__WHAT YOU NEED TO DO__:
Continue the email thread about aligning network payloads and frames in UEFI, carrying it on from its final line.

__TEXT SECTION__:
- - - - -
On Aug 22, 2013, at 6:41 AM, Andrew Fish <af...@apple.com> wrote:

> 
> 
> On Aug 22, 2013, at 5:58 AM, "Cohen, Eugene" <eug...@hp.com> wrote:
> 
>> Thanks for the responses Siyuan and Andrew. 
>>  
>> I think I understand your explanation -- to get the payload aligned properly 
>> so higher layers can get the best performance and not necessarily align the 
>> start of the frame itself.  Do you have some data you can share on how much 
>> improvement aligning the payload has?  I would assume network performance in 
>> UEFI would be limited more by the latency of timer tick polling (since we 
>> don’t get real interrupts) rather than payload alignment.
>>  
>> DMA double-buffering is not happening.  The UEFI network driver we’re using 
>> (from one of the big networking guys) uses common buffer mappings instead.  
>> Because of the maturity of the network driver I don’t think it’s reasonable 
>> to ask the vendor to change their driver’s DMA scheme to use BusMasterRead 
>> and BusMasterWrite instead of common buffers (it could even be impossible 
>> because of HW limitations).
> 
> I don't quite understand how this works. If the CommonBuffer becomes the user 
> data where does Unmap() happen. It seems like this driver would leak uncached 
> memory? CommonBuffer means you are going to keep doing DMA into the buffer, 
> not that you have passed it off to the consumer?
> 

And on a system with an IOMMU this would be a potential security issue. 

Thanks,

Andrew Fish

> Thanks,
> 
> Andrew Fish
> 
>>   For our systems which do not support cache coherent DMA (ARM) the common 
>> buffers must be uncached.  The common buffers themselves are accessed in an 
>> aligned manner but the caller’s (cached) buffer is unaligned for the reasons 
>> we’re discussion.  So this forces a CopyMem from an aligned uncached 
>> location, to an unaligned cached location.  The memory copy code must 
>> downshift to a byte copy because of this misalignment and we get horrible 
>> performance (byte accesses to uncached memory regions are the worst possible 
>> workload).  I experimented changing the padding size from 6 to 8 and then 
>> performance improved significantly since the CopyMem could operate 
>> efficiently.
>>  
>> So it looks like we have two competing optimizations.  As you can imagine, 
>> on my platform the slow down from the uncached byte copy is far worse than 
>> the misaligned accesses to the cached IP protocol fields.  Is there some way 
>> we can address both concerns?  Here are some options I can think of:
>>  
>> 1.       Add some parameter (PCD value) to configure MNP to either optimize 
>> for aligned payload or aligned frame
>> 2.       Add the option to double-buffer so the first CopyMem (from uncached 
>> to cached) is frame-aligned and then do a second CopyMem to a buffer that is 
>> payload-aligned.
- - - - -
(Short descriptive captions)
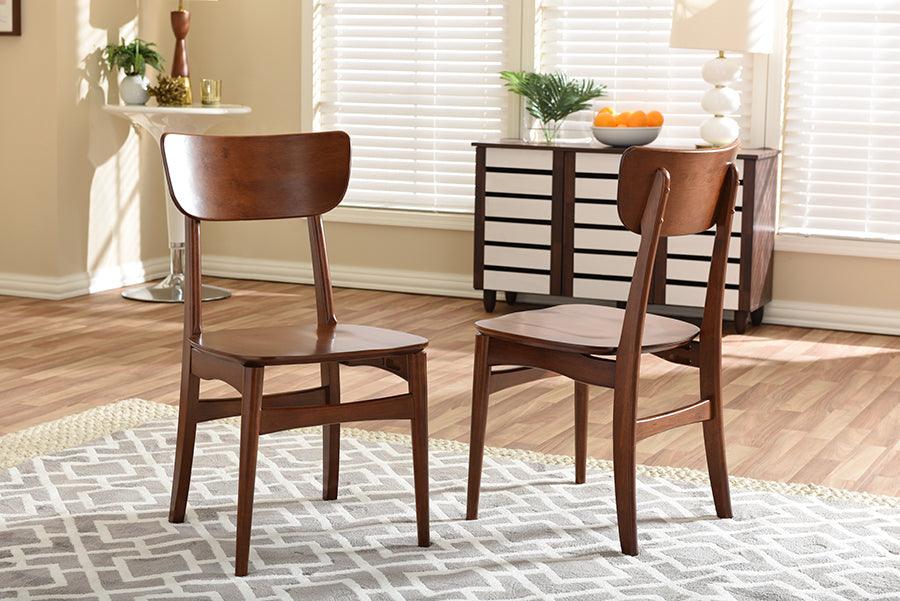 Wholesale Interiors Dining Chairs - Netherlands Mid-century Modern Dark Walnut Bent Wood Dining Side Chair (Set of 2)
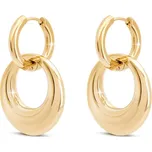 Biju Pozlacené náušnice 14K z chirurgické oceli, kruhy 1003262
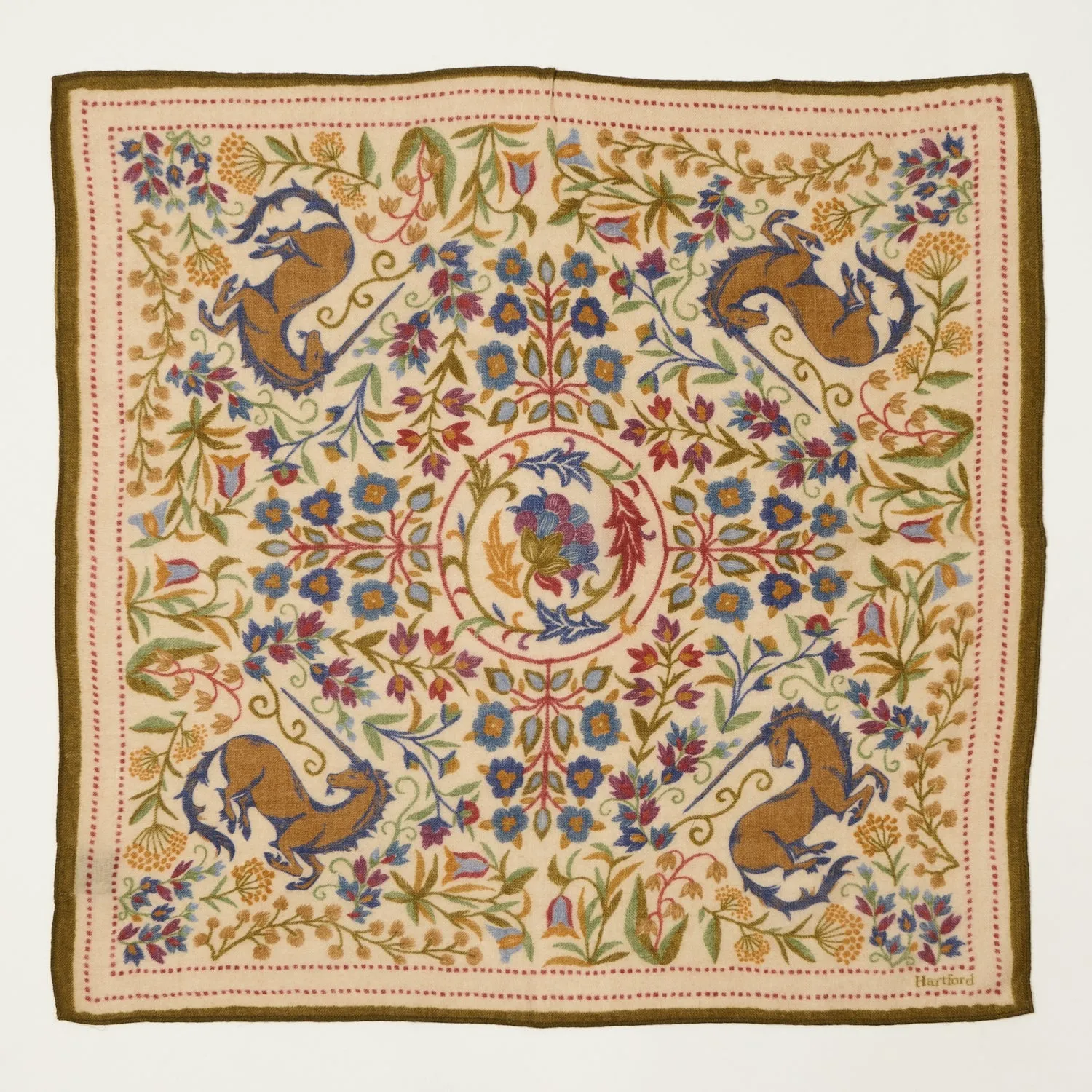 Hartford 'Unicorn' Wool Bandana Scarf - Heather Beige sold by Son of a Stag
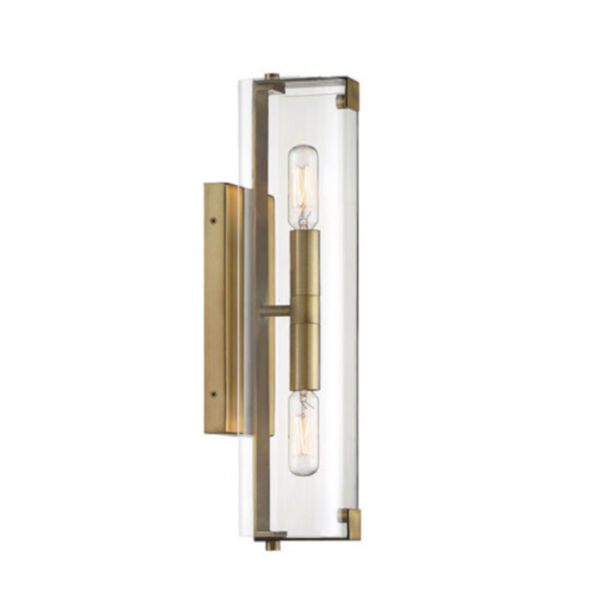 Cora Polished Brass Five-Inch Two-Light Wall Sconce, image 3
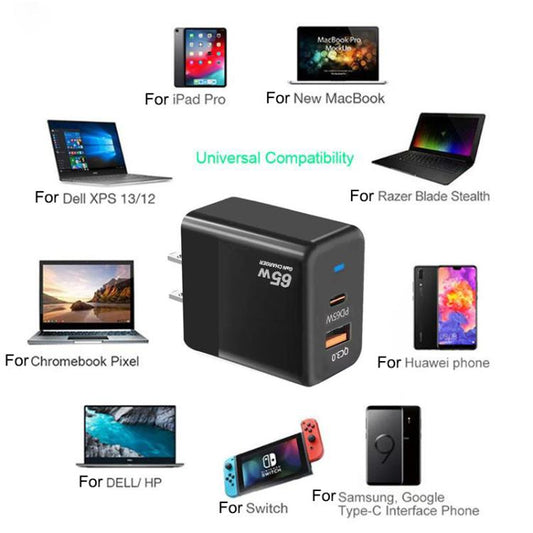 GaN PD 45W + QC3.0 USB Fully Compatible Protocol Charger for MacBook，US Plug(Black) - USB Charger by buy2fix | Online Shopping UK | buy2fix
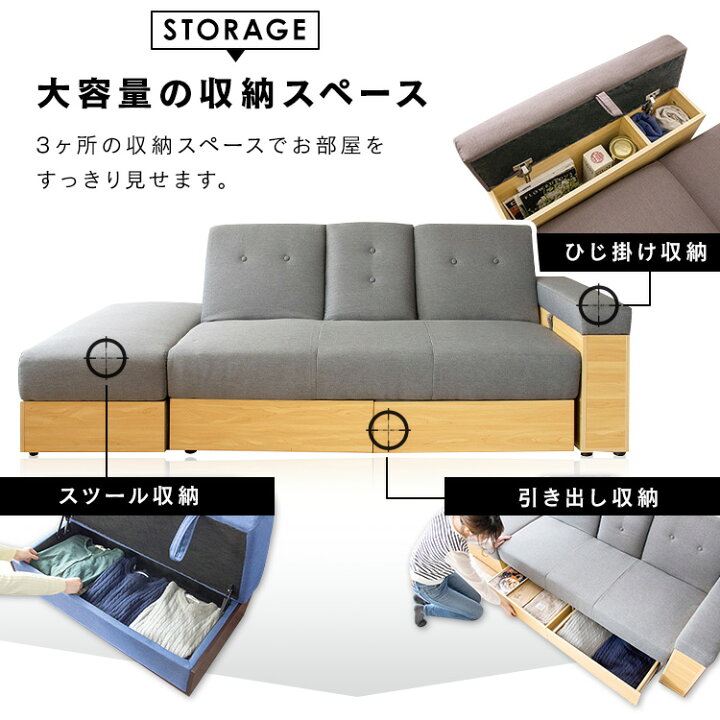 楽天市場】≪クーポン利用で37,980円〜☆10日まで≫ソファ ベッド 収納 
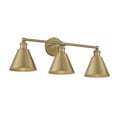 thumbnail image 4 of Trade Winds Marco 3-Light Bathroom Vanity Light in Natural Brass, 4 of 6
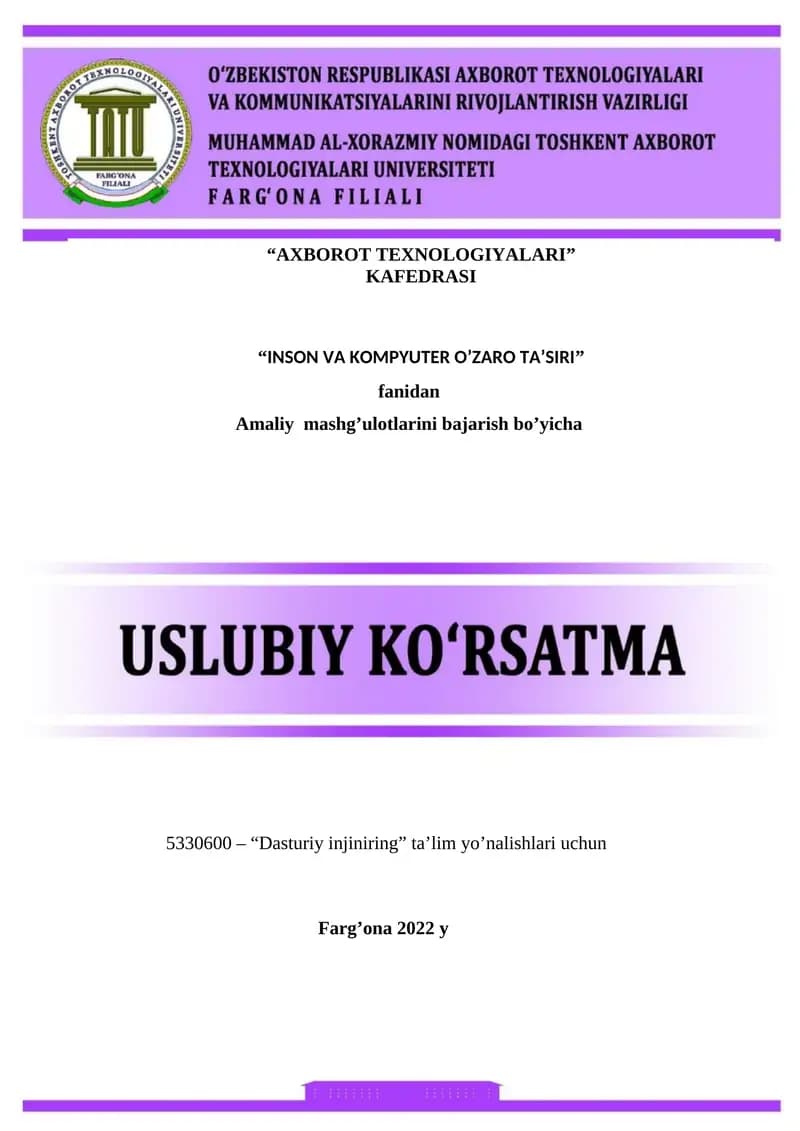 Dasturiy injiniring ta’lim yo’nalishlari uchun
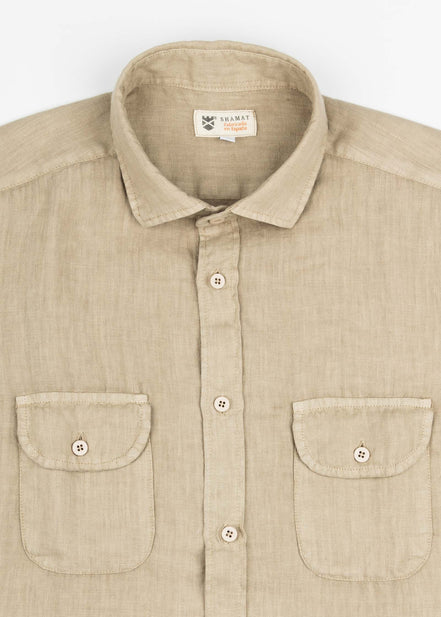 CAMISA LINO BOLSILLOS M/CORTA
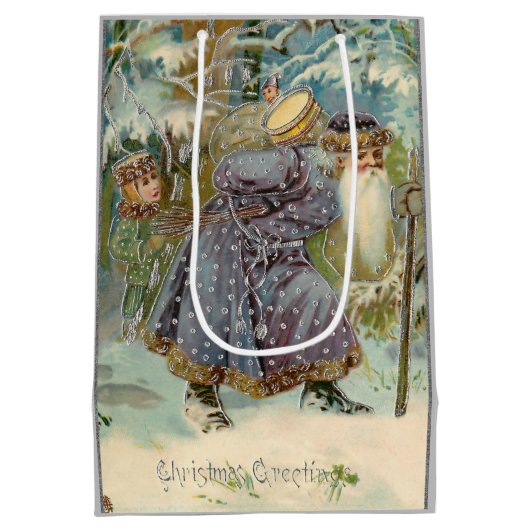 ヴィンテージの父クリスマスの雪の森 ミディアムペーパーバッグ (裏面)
- - - - -
__EXPECTED ANSWER__:
>> a.       This is really no different than if BusMasterRead/BusMasterWrite 
>> double-buffering is used, it would just need to be done somewhere above the 
>> driver, maybe in the SNP driver on top of UNDI.  Unfortunately there is no 
>> DMA Unmap() call in this common buffer case that we can use to add the 
>> additional CopyMem so it would have to be explicit.
>> 3.       Analyze the performance benefit of the aligned payload and if it’s 
>> not significant enough, abandon that approach and just use frame-aligned 
>> buffers (we need data)
>> 4.       Extend some protocol interfaces so that higher layers can ask lower 
>> layers what the required alignment is (like IoAlign in BLOCK_IO).  So on our 
>> platform we would say that frame alignment on 4 bytes is required.  Perhaps 
>> on X64 it would be payload alignment on 4 bytes instead.
>>  
>> 1, 3, and 4 are the best performing options since they avoid the need for an 
>> additional CopyMem so those would be my preference.  #1 has the downside 
>> that we’re tuning for a particular DMA and driver scheme with a PCD value 
>> for a hardware-independent service (not the greatest architectural 
>> approach).  If we decide to pursue #4 in the long term it would be helpful 
>> to me to do #1 in the short term still.
>>  
>> Do you have other options or preferences for which approach is used?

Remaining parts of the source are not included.